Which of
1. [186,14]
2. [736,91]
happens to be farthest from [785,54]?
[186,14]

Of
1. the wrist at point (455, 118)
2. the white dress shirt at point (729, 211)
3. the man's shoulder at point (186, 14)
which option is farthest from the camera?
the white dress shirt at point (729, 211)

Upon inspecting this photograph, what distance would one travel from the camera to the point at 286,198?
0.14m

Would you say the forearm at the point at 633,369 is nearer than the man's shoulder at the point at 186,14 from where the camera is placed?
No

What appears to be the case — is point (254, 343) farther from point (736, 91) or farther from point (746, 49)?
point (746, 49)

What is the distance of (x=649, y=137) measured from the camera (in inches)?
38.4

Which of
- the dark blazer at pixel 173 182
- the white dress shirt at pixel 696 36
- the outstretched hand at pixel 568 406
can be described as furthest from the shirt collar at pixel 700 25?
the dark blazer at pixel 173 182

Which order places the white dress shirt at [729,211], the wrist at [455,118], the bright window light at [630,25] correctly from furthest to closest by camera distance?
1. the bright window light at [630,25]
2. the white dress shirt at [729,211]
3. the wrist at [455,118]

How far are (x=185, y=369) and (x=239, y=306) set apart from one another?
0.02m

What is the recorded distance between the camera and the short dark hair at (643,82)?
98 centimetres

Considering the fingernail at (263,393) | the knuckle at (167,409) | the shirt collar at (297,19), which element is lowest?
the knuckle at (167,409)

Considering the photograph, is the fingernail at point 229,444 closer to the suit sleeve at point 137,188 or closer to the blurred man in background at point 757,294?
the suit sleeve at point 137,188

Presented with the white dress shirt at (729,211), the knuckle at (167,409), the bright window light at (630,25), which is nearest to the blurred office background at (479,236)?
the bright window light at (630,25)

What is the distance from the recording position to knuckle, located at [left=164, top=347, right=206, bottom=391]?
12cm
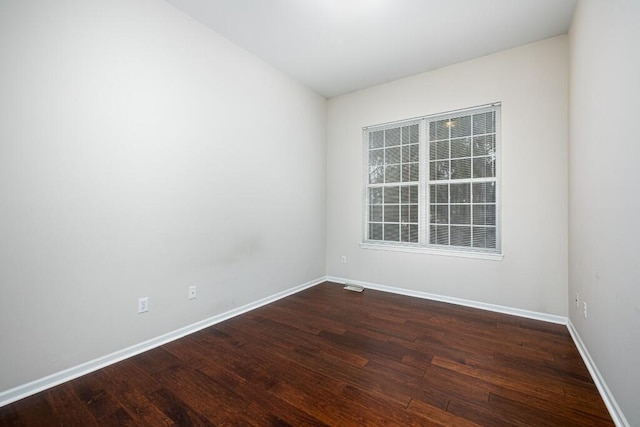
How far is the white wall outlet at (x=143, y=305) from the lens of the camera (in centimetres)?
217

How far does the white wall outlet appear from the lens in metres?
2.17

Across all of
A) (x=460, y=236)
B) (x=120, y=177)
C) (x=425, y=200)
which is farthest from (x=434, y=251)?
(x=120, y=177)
...
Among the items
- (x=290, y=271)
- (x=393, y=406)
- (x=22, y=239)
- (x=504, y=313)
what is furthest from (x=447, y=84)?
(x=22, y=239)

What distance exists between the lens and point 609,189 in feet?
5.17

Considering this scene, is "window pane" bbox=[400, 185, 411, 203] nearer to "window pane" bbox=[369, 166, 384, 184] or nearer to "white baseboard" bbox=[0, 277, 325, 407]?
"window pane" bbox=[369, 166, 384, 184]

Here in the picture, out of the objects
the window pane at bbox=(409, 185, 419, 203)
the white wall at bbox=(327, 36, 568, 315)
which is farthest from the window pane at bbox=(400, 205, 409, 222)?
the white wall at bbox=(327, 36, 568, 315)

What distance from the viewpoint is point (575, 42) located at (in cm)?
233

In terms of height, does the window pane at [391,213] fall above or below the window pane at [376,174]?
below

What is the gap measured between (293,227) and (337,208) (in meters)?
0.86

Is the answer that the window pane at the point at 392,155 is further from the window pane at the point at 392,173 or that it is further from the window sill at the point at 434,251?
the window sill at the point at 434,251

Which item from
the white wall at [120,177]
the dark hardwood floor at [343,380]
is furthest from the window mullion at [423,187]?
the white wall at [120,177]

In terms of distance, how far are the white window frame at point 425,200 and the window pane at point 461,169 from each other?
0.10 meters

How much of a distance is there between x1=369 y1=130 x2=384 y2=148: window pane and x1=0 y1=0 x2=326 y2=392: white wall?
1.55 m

### SET TASK
Report every line in the records above that contains the word "wrist", copying each such line in full.

### FULL SOLUTION
1. the wrist at point (455, 118)
Which order places the white dress shirt at [729,211], the wrist at [455,118], the bright window light at [630,25] correctly from furthest to closest by camera distance?
3. the wrist at [455,118]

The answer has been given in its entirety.